There are many films that could win, but you always have to ask yourself the following questions: does it offend anyone? Is it the least divisive? These are difficult questions to answer right now. The preferential ballot demands either a film win on the first round (like Argo probably did) or it wins by default. Because it’s likely no film haw won in the first round, you dig down through each round of counting to reach the general liked-ness rather than the passionate love for a film. Tough thing to calculate, that.
I hope that the critics give a boost to films like Paul Schrader’s First Reformed, Bo Burnham’s Eighth Grade, Debra Granik’s Leave No Trace, and I really hope they do not leave Spike Lee’s BlackKklansman behind.
There are so many question marks that remain. What of Adam McKay’s Vice? Will it whip through the last part of the season like The Big Short did? What of Clint Eastwood’s The Mule? What about Jason Reitman’s The Frontrunner? And what about A Quiet Place?
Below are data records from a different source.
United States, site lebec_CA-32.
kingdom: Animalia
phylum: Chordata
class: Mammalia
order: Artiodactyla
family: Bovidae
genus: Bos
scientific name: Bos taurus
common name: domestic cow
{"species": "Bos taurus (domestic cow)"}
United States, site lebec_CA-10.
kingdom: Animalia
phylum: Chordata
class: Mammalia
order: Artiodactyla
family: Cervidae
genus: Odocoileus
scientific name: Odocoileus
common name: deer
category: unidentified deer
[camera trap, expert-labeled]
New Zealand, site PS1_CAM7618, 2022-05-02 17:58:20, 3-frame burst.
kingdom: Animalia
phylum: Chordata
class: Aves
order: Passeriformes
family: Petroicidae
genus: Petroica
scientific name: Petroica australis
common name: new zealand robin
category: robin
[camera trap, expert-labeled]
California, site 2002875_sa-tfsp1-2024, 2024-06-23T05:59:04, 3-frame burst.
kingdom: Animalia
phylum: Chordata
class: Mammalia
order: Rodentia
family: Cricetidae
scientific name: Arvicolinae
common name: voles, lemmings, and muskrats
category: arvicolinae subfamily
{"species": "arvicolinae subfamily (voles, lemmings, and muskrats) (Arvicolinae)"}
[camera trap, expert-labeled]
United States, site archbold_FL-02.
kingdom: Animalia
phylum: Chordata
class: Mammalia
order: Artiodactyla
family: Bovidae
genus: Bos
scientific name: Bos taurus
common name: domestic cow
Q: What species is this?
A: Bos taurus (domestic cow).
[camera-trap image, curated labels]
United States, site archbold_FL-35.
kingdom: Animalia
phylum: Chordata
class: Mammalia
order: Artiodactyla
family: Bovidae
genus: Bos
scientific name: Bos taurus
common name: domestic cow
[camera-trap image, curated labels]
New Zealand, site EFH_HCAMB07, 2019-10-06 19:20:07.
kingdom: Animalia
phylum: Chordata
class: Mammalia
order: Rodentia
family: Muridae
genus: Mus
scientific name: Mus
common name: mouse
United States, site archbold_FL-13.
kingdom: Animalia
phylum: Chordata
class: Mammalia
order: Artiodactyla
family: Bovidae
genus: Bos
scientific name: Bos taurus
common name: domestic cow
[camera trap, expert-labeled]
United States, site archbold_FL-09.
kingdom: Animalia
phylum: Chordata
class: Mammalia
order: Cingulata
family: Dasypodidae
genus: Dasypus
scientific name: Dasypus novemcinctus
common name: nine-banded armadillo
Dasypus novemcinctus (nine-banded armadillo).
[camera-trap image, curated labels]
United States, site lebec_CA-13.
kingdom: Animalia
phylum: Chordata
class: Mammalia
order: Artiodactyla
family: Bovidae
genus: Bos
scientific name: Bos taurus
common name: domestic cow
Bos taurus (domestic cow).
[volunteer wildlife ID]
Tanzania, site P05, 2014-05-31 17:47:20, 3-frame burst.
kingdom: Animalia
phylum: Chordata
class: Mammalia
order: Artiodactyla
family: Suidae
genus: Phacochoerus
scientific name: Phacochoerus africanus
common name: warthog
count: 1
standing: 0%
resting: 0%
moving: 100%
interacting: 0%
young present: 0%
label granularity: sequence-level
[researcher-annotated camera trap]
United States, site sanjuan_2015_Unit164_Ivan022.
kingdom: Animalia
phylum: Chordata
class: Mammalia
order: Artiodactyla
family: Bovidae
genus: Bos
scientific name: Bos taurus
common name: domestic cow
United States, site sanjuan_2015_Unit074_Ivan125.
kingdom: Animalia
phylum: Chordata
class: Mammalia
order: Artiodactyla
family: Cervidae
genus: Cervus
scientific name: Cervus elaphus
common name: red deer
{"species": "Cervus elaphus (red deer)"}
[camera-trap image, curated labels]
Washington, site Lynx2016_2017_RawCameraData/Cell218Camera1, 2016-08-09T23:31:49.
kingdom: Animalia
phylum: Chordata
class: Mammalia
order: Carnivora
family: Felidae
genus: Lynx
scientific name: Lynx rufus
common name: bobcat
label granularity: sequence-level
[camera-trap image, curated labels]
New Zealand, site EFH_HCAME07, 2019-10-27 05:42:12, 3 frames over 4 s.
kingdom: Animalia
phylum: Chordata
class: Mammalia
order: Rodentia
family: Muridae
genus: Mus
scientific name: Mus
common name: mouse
Finally, what do all these films tell us about ourselves here in November of 2018? Well, they tell us that black filmmakers and activists have fought hard for a seat at the table and that fight, at least where the Oscar race and the box office are concerned, has paid off. Never before have there been so many Oscar contenders written by, directed by, and starring black artists. That means it might end up being shocking if one of them does not triumph on Oscar night.
It also tells us that we are in a kind of a strange place where we don’t know what defines us. For the past two years since Trump cheated his way into the White House, the Left has been caught up in the fight against him, primarily with the #MeToo movement, but in other ways. Despite the push for women in film, despite TIME’s cover of Greta Gerwig that proclaimed women in the power seat, there is nary a woman director to be found in the Best Picture race, at least not the top spot behind the camera. BUT there are more Best Actress contenders and several strong films with women at the center in the race than ever before. Marielle Heller for Can You Ever Forgive Me, Debra Granik for Leave No Trace, Chloe Zhao for The Rider — they all made an impact, just not big enough. Not yet anyway.
These are things the Left, and by extension, the film industry, has been focusing on. As a result, our standard definition of our cinematic hero that usually anchors the Oscar race has been left dangling off a precipice, caught between how things used to be, how things ought to be, and how they are. White men are a shadow of their former selves in this year’s race with no traditional hero to be found. Bradley Cooper is a tragic failure in A Star is Born. Viggo Mortensen is dissected, exposed, and stitched together with renewed humanity in Green Book. Men are toys and playthings in The Favourite. And Neil Armstrong is nearly wordless, depicted as a man so imprisoned by grief he can’t even remember to stab the Earth’s surface with the American flag — hey, where’s that rock-hard insertion we were all promised?
Who are we now? What are we? We are a culture in transition and this year’s Oscar race reflects that in a variety of ways. Which direction will the compass point when it’s all said and done? This is not knowable.
We will likely not be able to forsee the outcome until they announce the winner at the PGA — and even then. That won’t necessarily mean winning the DGA makes it a done deal either. What if Alfonso Cuaron wins there but something else wins the SAG? Then we will really be in a situation where we have no idea what will win until someone gets up there at the end of the show and announces it.